■ Short task:
Reproduce word for word the stretch of the records from the line containing "Is point (442, 667) further" through the last line of the records.

[Excerpts from spatial question data]

################

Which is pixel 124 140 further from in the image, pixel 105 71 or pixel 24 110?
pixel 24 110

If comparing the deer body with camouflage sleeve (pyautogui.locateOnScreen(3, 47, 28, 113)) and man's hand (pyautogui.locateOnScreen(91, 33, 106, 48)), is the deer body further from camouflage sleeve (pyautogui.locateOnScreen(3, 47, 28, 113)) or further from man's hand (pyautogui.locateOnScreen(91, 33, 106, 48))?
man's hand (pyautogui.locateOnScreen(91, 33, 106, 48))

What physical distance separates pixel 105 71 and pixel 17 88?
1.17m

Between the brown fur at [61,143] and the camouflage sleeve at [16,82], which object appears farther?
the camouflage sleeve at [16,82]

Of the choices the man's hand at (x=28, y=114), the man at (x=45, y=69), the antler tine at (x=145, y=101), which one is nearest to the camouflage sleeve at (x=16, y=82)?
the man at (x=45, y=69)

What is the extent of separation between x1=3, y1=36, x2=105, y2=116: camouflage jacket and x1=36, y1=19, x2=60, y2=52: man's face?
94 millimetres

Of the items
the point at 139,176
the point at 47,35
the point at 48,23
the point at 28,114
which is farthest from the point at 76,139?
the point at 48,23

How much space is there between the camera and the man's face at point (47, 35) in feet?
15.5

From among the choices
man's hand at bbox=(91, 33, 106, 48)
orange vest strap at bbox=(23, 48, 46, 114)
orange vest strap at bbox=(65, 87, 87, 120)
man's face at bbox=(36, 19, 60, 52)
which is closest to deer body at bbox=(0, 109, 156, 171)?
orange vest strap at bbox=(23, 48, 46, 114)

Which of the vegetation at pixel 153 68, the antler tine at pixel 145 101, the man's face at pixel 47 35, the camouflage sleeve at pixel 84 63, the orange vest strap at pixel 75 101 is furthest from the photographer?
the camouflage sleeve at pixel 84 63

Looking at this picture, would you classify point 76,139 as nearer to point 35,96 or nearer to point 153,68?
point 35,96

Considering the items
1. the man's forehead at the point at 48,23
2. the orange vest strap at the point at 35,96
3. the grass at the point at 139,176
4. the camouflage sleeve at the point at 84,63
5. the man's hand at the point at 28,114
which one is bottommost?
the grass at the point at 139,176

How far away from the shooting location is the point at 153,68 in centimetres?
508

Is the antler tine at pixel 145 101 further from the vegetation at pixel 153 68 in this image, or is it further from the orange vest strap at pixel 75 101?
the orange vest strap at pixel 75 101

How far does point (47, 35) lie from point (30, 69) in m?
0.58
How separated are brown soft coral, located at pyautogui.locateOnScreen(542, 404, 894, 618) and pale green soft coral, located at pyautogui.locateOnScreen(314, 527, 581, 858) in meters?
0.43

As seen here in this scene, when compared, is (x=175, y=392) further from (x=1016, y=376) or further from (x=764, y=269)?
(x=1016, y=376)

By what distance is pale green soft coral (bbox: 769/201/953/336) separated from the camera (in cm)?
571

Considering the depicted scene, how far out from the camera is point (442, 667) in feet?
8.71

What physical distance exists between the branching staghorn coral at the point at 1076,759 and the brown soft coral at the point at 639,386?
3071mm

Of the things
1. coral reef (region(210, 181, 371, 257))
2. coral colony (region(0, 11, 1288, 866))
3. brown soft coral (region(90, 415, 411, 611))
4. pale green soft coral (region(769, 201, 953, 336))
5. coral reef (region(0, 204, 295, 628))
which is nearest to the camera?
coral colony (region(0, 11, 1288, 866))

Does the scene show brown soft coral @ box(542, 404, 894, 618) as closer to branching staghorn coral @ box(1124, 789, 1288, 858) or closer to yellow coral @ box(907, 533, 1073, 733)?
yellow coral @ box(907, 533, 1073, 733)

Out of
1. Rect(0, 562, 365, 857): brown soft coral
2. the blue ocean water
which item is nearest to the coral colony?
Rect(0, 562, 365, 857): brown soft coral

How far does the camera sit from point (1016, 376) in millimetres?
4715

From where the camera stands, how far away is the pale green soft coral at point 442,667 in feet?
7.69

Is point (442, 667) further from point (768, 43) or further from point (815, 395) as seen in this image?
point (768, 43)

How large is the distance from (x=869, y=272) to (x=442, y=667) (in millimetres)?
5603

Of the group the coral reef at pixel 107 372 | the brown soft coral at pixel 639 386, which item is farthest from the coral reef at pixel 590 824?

################

■ Completed task:
Is point (442, 667) further from point (768, 43) or further from point (815, 395) as seen in this image?
point (768, 43)

How large is the distance from (x=869, y=272) to (x=442, y=667) (in millimetres)?
5603

Of the group the coral reef at pixel 107 372 | the brown soft coral at pixel 639 386, which item is farthest from the coral reef at pixel 590 824?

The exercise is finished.